■ Instruksi Kerja ■
- A) Menurut artikel tentang banjir Jakarta, kapan puncak musim hujan diperkirakan terjadi?
- B) Tuliskan ulang tanpa perubahan bagian artikel tentang banjir Jakarta, mulai dari "Sumber:Kompas - 14" hingga "Kota dan sekitarnya.".

■ Kutipan Teks ■
= = = = = = =
Jakarta Raya Waspada Banjir

Sumber:Kompas - 14 November 2013
Kategori:Banjir di Jakarta
JAKARTA, KOMPAS — Hujan deras di Jakarta dan sekitarnya, Rabu (13/11), memicu banjir di banyak tempat. Padahal, saat ini baru memasuki awal musim hujan. Puncak musim hujan diperkirakan pada Januari 2014. Jika hujan turun bersamaan dengan laut pasang, banjir besar niscaya terjadi.

Banjir tidak hanya melanda daerah rawan, tetapi juga pusat kota. Saluran air belum maksimal menjadi pengendali banjir. Sebagian besar saluran bahkan tersumbat limbah domestik.

Badan Penanggulangan Bencana Daerah DKI Jakarta mencatat 32 genangan di pusat kota dengan ketinggian 50 sentimeter (cm). Jalanan tergenang setelah hujan lebat yang berlangsung nyaris sepanjang hari di Ibu Kota dan sekitarnya.

Genangan itu merata di lima kota di Jakarta, antara lain di kawasan Buaran dekat Kanal Timur, di bawah Jalan Layang Antasari, Bundaran Hotel Indonesia, Mampang Prapatan, Cipinang Indah, dan di Jalan Dewi Sartika, tepatnya di kawasan

Cawang.
= = = = = = =
Baris data:
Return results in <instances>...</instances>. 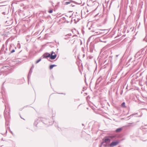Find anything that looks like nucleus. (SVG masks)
I'll use <instances>...</instances> for the list:
<instances>
[{
	"label": "nucleus",
	"mask_w": 147,
	"mask_h": 147,
	"mask_svg": "<svg viewBox=\"0 0 147 147\" xmlns=\"http://www.w3.org/2000/svg\"><path fill=\"white\" fill-rule=\"evenodd\" d=\"M116 136L115 135H109L107 137H105L103 140L104 143H109L111 140L116 139Z\"/></svg>",
	"instance_id": "1"
},
{
	"label": "nucleus",
	"mask_w": 147,
	"mask_h": 147,
	"mask_svg": "<svg viewBox=\"0 0 147 147\" xmlns=\"http://www.w3.org/2000/svg\"><path fill=\"white\" fill-rule=\"evenodd\" d=\"M43 58H45L50 61V59H54L57 56H43Z\"/></svg>",
	"instance_id": "2"
},
{
	"label": "nucleus",
	"mask_w": 147,
	"mask_h": 147,
	"mask_svg": "<svg viewBox=\"0 0 147 147\" xmlns=\"http://www.w3.org/2000/svg\"><path fill=\"white\" fill-rule=\"evenodd\" d=\"M146 51L144 49H142L141 50L138 51L136 54V55H142L146 54Z\"/></svg>",
	"instance_id": "3"
},
{
	"label": "nucleus",
	"mask_w": 147,
	"mask_h": 147,
	"mask_svg": "<svg viewBox=\"0 0 147 147\" xmlns=\"http://www.w3.org/2000/svg\"><path fill=\"white\" fill-rule=\"evenodd\" d=\"M119 143L118 141L112 142L110 144L111 147H113L114 146L117 145Z\"/></svg>",
	"instance_id": "4"
},
{
	"label": "nucleus",
	"mask_w": 147,
	"mask_h": 147,
	"mask_svg": "<svg viewBox=\"0 0 147 147\" xmlns=\"http://www.w3.org/2000/svg\"><path fill=\"white\" fill-rule=\"evenodd\" d=\"M72 2V1L70 0H65L63 1V3L64 5H67L71 4Z\"/></svg>",
	"instance_id": "5"
},
{
	"label": "nucleus",
	"mask_w": 147,
	"mask_h": 147,
	"mask_svg": "<svg viewBox=\"0 0 147 147\" xmlns=\"http://www.w3.org/2000/svg\"><path fill=\"white\" fill-rule=\"evenodd\" d=\"M16 49V47H15L14 49H13V47L11 46L9 49L10 53H12L15 52Z\"/></svg>",
	"instance_id": "6"
},
{
	"label": "nucleus",
	"mask_w": 147,
	"mask_h": 147,
	"mask_svg": "<svg viewBox=\"0 0 147 147\" xmlns=\"http://www.w3.org/2000/svg\"><path fill=\"white\" fill-rule=\"evenodd\" d=\"M105 30H101L100 29L98 30L96 32H95V34H98L97 35H99L101 34V33H102V32H100V31H104Z\"/></svg>",
	"instance_id": "7"
},
{
	"label": "nucleus",
	"mask_w": 147,
	"mask_h": 147,
	"mask_svg": "<svg viewBox=\"0 0 147 147\" xmlns=\"http://www.w3.org/2000/svg\"><path fill=\"white\" fill-rule=\"evenodd\" d=\"M4 48H2L0 51V55H6V52L5 51H4Z\"/></svg>",
	"instance_id": "8"
},
{
	"label": "nucleus",
	"mask_w": 147,
	"mask_h": 147,
	"mask_svg": "<svg viewBox=\"0 0 147 147\" xmlns=\"http://www.w3.org/2000/svg\"><path fill=\"white\" fill-rule=\"evenodd\" d=\"M0 58V59L2 61H5L7 59L6 56H1Z\"/></svg>",
	"instance_id": "9"
},
{
	"label": "nucleus",
	"mask_w": 147,
	"mask_h": 147,
	"mask_svg": "<svg viewBox=\"0 0 147 147\" xmlns=\"http://www.w3.org/2000/svg\"><path fill=\"white\" fill-rule=\"evenodd\" d=\"M53 54H54V55H57V54H55V53L53 51H52L51 53H46L43 54V55H53Z\"/></svg>",
	"instance_id": "10"
},
{
	"label": "nucleus",
	"mask_w": 147,
	"mask_h": 147,
	"mask_svg": "<svg viewBox=\"0 0 147 147\" xmlns=\"http://www.w3.org/2000/svg\"><path fill=\"white\" fill-rule=\"evenodd\" d=\"M32 68H31L29 72L28 73V80H29V79L30 78V77L31 76V74H32Z\"/></svg>",
	"instance_id": "11"
},
{
	"label": "nucleus",
	"mask_w": 147,
	"mask_h": 147,
	"mask_svg": "<svg viewBox=\"0 0 147 147\" xmlns=\"http://www.w3.org/2000/svg\"><path fill=\"white\" fill-rule=\"evenodd\" d=\"M135 125V124L134 123H128L127 125V126L128 127H132L134 126Z\"/></svg>",
	"instance_id": "12"
},
{
	"label": "nucleus",
	"mask_w": 147,
	"mask_h": 147,
	"mask_svg": "<svg viewBox=\"0 0 147 147\" xmlns=\"http://www.w3.org/2000/svg\"><path fill=\"white\" fill-rule=\"evenodd\" d=\"M122 129V127L119 128L117 129L115 131L117 132H119L121 131Z\"/></svg>",
	"instance_id": "13"
},
{
	"label": "nucleus",
	"mask_w": 147,
	"mask_h": 147,
	"mask_svg": "<svg viewBox=\"0 0 147 147\" xmlns=\"http://www.w3.org/2000/svg\"><path fill=\"white\" fill-rule=\"evenodd\" d=\"M40 120L42 121L43 122V123H46V122L45 121H46V119H44L43 118H41V117H40Z\"/></svg>",
	"instance_id": "14"
},
{
	"label": "nucleus",
	"mask_w": 147,
	"mask_h": 147,
	"mask_svg": "<svg viewBox=\"0 0 147 147\" xmlns=\"http://www.w3.org/2000/svg\"><path fill=\"white\" fill-rule=\"evenodd\" d=\"M57 65H51L50 66L49 68L50 69H52L54 67H55Z\"/></svg>",
	"instance_id": "15"
},
{
	"label": "nucleus",
	"mask_w": 147,
	"mask_h": 147,
	"mask_svg": "<svg viewBox=\"0 0 147 147\" xmlns=\"http://www.w3.org/2000/svg\"><path fill=\"white\" fill-rule=\"evenodd\" d=\"M121 106L122 107L124 108H125L126 107L125 105V102H123L121 105Z\"/></svg>",
	"instance_id": "16"
},
{
	"label": "nucleus",
	"mask_w": 147,
	"mask_h": 147,
	"mask_svg": "<svg viewBox=\"0 0 147 147\" xmlns=\"http://www.w3.org/2000/svg\"><path fill=\"white\" fill-rule=\"evenodd\" d=\"M41 60V58H40V59H38V60H37L35 62V63L36 64H37V63H39Z\"/></svg>",
	"instance_id": "17"
},
{
	"label": "nucleus",
	"mask_w": 147,
	"mask_h": 147,
	"mask_svg": "<svg viewBox=\"0 0 147 147\" xmlns=\"http://www.w3.org/2000/svg\"><path fill=\"white\" fill-rule=\"evenodd\" d=\"M102 56H98V59H99V61H101V58L102 57Z\"/></svg>",
	"instance_id": "18"
},
{
	"label": "nucleus",
	"mask_w": 147,
	"mask_h": 147,
	"mask_svg": "<svg viewBox=\"0 0 147 147\" xmlns=\"http://www.w3.org/2000/svg\"><path fill=\"white\" fill-rule=\"evenodd\" d=\"M53 9H51L48 11V12L50 13H51L53 12Z\"/></svg>",
	"instance_id": "19"
},
{
	"label": "nucleus",
	"mask_w": 147,
	"mask_h": 147,
	"mask_svg": "<svg viewBox=\"0 0 147 147\" xmlns=\"http://www.w3.org/2000/svg\"><path fill=\"white\" fill-rule=\"evenodd\" d=\"M144 40L146 42H147V35L145 37L144 39Z\"/></svg>",
	"instance_id": "20"
},
{
	"label": "nucleus",
	"mask_w": 147,
	"mask_h": 147,
	"mask_svg": "<svg viewBox=\"0 0 147 147\" xmlns=\"http://www.w3.org/2000/svg\"><path fill=\"white\" fill-rule=\"evenodd\" d=\"M104 143V142H102L100 144V145L99 146V147H103V144Z\"/></svg>",
	"instance_id": "21"
},
{
	"label": "nucleus",
	"mask_w": 147,
	"mask_h": 147,
	"mask_svg": "<svg viewBox=\"0 0 147 147\" xmlns=\"http://www.w3.org/2000/svg\"><path fill=\"white\" fill-rule=\"evenodd\" d=\"M107 52H108V51H105L104 52V53L102 54L103 55H104L105 54H107Z\"/></svg>",
	"instance_id": "22"
},
{
	"label": "nucleus",
	"mask_w": 147,
	"mask_h": 147,
	"mask_svg": "<svg viewBox=\"0 0 147 147\" xmlns=\"http://www.w3.org/2000/svg\"><path fill=\"white\" fill-rule=\"evenodd\" d=\"M104 143H103V147H106L107 146V144H104Z\"/></svg>",
	"instance_id": "23"
},
{
	"label": "nucleus",
	"mask_w": 147,
	"mask_h": 147,
	"mask_svg": "<svg viewBox=\"0 0 147 147\" xmlns=\"http://www.w3.org/2000/svg\"><path fill=\"white\" fill-rule=\"evenodd\" d=\"M71 35V34H67V35H65V36H70Z\"/></svg>",
	"instance_id": "24"
},
{
	"label": "nucleus",
	"mask_w": 147,
	"mask_h": 147,
	"mask_svg": "<svg viewBox=\"0 0 147 147\" xmlns=\"http://www.w3.org/2000/svg\"><path fill=\"white\" fill-rule=\"evenodd\" d=\"M104 31H100V32L102 33H101V34H103L105 33V32Z\"/></svg>",
	"instance_id": "25"
},
{
	"label": "nucleus",
	"mask_w": 147,
	"mask_h": 147,
	"mask_svg": "<svg viewBox=\"0 0 147 147\" xmlns=\"http://www.w3.org/2000/svg\"><path fill=\"white\" fill-rule=\"evenodd\" d=\"M2 48H4V45H3V46H2Z\"/></svg>",
	"instance_id": "26"
},
{
	"label": "nucleus",
	"mask_w": 147,
	"mask_h": 147,
	"mask_svg": "<svg viewBox=\"0 0 147 147\" xmlns=\"http://www.w3.org/2000/svg\"><path fill=\"white\" fill-rule=\"evenodd\" d=\"M70 6H72V7H73V6H74V5H73L72 4H70Z\"/></svg>",
	"instance_id": "27"
},
{
	"label": "nucleus",
	"mask_w": 147,
	"mask_h": 147,
	"mask_svg": "<svg viewBox=\"0 0 147 147\" xmlns=\"http://www.w3.org/2000/svg\"><path fill=\"white\" fill-rule=\"evenodd\" d=\"M102 42H106V41L105 40H104L103 41H102Z\"/></svg>",
	"instance_id": "28"
},
{
	"label": "nucleus",
	"mask_w": 147,
	"mask_h": 147,
	"mask_svg": "<svg viewBox=\"0 0 147 147\" xmlns=\"http://www.w3.org/2000/svg\"><path fill=\"white\" fill-rule=\"evenodd\" d=\"M82 50H83V51H84V48H82Z\"/></svg>",
	"instance_id": "29"
},
{
	"label": "nucleus",
	"mask_w": 147,
	"mask_h": 147,
	"mask_svg": "<svg viewBox=\"0 0 147 147\" xmlns=\"http://www.w3.org/2000/svg\"><path fill=\"white\" fill-rule=\"evenodd\" d=\"M34 66L33 65L32 67L31 68H32V69L33 68H34Z\"/></svg>",
	"instance_id": "30"
},
{
	"label": "nucleus",
	"mask_w": 147,
	"mask_h": 147,
	"mask_svg": "<svg viewBox=\"0 0 147 147\" xmlns=\"http://www.w3.org/2000/svg\"><path fill=\"white\" fill-rule=\"evenodd\" d=\"M20 117H21V118H22V119H23L24 120H25V119H23V118H22V117H21V116H20Z\"/></svg>",
	"instance_id": "31"
},
{
	"label": "nucleus",
	"mask_w": 147,
	"mask_h": 147,
	"mask_svg": "<svg viewBox=\"0 0 147 147\" xmlns=\"http://www.w3.org/2000/svg\"><path fill=\"white\" fill-rule=\"evenodd\" d=\"M20 117H21V118H22V119H23L24 120H25V119H23V118H22V117H21V116H20Z\"/></svg>",
	"instance_id": "32"
},
{
	"label": "nucleus",
	"mask_w": 147,
	"mask_h": 147,
	"mask_svg": "<svg viewBox=\"0 0 147 147\" xmlns=\"http://www.w3.org/2000/svg\"><path fill=\"white\" fill-rule=\"evenodd\" d=\"M99 79H97V81H98V80H99Z\"/></svg>",
	"instance_id": "33"
},
{
	"label": "nucleus",
	"mask_w": 147,
	"mask_h": 147,
	"mask_svg": "<svg viewBox=\"0 0 147 147\" xmlns=\"http://www.w3.org/2000/svg\"><path fill=\"white\" fill-rule=\"evenodd\" d=\"M140 53H141V52H139V53H138V54H140Z\"/></svg>",
	"instance_id": "34"
},
{
	"label": "nucleus",
	"mask_w": 147,
	"mask_h": 147,
	"mask_svg": "<svg viewBox=\"0 0 147 147\" xmlns=\"http://www.w3.org/2000/svg\"><path fill=\"white\" fill-rule=\"evenodd\" d=\"M65 39H67V38H65Z\"/></svg>",
	"instance_id": "35"
},
{
	"label": "nucleus",
	"mask_w": 147,
	"mask_h": 147,
	"mask_svg": "<svg viewBox=\"0 0 147 147\" xmlns=\"http://www.w3.org/2000/svg\"><path fill=\"white\" fill-rule=\"evenodd\" d=\"M146 79H147V76H146Z\"/></svg>",
	"instance_id": "36"
},
{
	"label": "nucleus",
	"mask_w": 147,
	"mask_h": 147,
	"mask_svg": "<svg viewBox=\"0 0 147 147\" xmlns=\"http://www.w3.org/2000/svg\"><path fill=\"white\" fill-rule=\"evenodd\" d=\"M83 55H85L84 54Z\"/></svg>",
	"instance_id": "37"
}]
</instances>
= = = = = = =
■ Hasil Tiap Tugas ■
- A) Januari 2014.

- B)
Sumber:Kompas - 14 November 2013
Kategori:Banjir di Jakarta
JAKARTA, KOMPAS — Hujan deras di Jakarta dan sekitarnya, Rabu (13/11), memicu banjir di banyak tempat. Padahal, saat ini baru memasuki awal musim hujan. Puncak musim hujan diperkirakan pada Januari 2014. Jika hujan turun bersamaan dengan laut pasang, banjir besar niscaya terjadi.

Banjir tidak hanya melanda daerah rawan, tetapi juga pusat kota. Saluran air belum maksimal menjadi pengendali banjir. Sebagian besar saluran bahkan tersumbat limbah domestik.

Badan Penanggulangan Bencana Daerah DKI Jakarta mencatat 32 genangan di pusat kota dengan ketinggian 50 sentimeter (cm). Jalanan tergenang setelah hujan lebat yang berlangsung nyaris sepanjang hari di Ibu Kota dan sekitarnya.